Supplied data
——————————
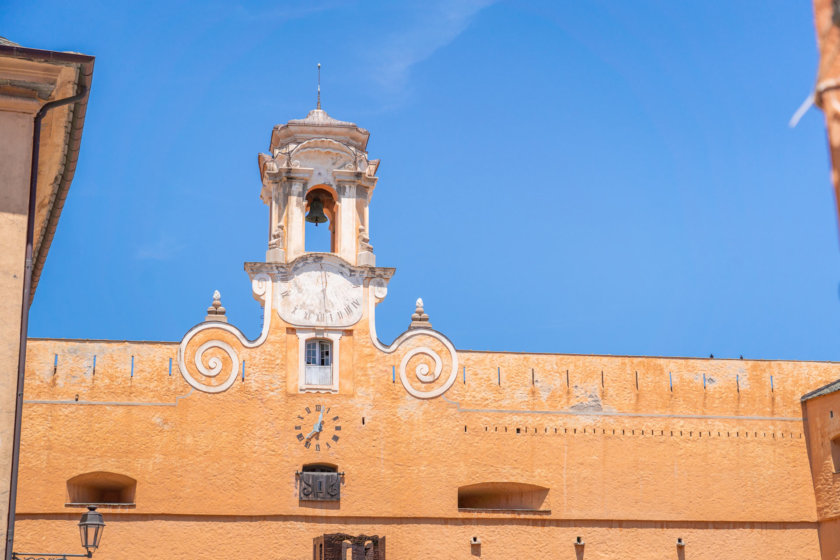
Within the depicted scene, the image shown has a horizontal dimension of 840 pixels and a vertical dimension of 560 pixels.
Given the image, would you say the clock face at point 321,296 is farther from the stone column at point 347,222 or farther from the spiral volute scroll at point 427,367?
——————————
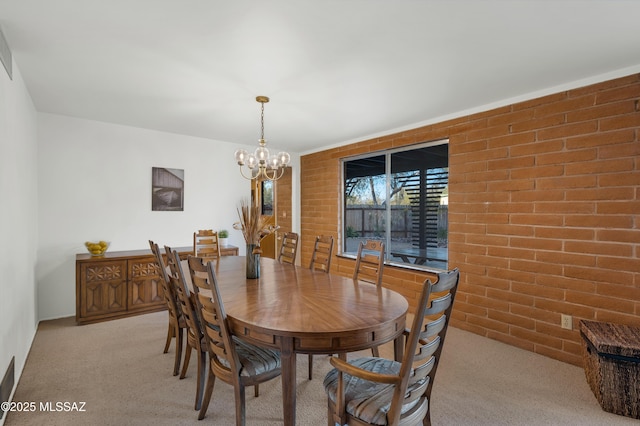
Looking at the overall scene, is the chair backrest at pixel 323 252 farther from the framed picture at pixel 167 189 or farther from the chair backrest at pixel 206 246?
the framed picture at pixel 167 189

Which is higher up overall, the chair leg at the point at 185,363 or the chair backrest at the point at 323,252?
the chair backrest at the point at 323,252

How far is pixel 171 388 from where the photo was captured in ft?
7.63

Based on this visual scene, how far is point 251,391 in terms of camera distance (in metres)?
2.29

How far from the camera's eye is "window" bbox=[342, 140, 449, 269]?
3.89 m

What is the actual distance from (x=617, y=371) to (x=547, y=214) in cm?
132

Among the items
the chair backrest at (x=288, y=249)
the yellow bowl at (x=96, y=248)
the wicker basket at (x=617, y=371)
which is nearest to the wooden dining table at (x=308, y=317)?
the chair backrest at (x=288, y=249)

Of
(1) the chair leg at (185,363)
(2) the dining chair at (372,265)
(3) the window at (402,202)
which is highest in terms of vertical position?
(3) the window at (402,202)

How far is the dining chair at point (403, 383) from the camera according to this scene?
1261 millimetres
——————————
The problem
Copy out the items word for word, from the line with "How far from" to the line with "1261 millimetres", including both of those lines.

Task solution
How far from the camera's eye is "window" bbox=[342, 140, 449, 269]?
3.89 m

What is the actual distance from (x=617, y=371) to (x=547, y=214) in cm?
132

Among the items
the chair backrest at (x=288, y=249)
the yellow bowl at (x=96, y=248)
the wicker basket at (x=617, y=371)
which is nearest to the wooden dining table at (x=308, y=317)?
the chair backrest at (x=288, y=249)

Of
(1) the chair leg at (185,363)
(2) the dining chair at (372,265)
(3) the window at (402,202)
which is highest in terms of vertical position?
(3) the window at (402,202)

How far is the dining chair at point (403, 383) from the camera according to this scene?
1261 millimetres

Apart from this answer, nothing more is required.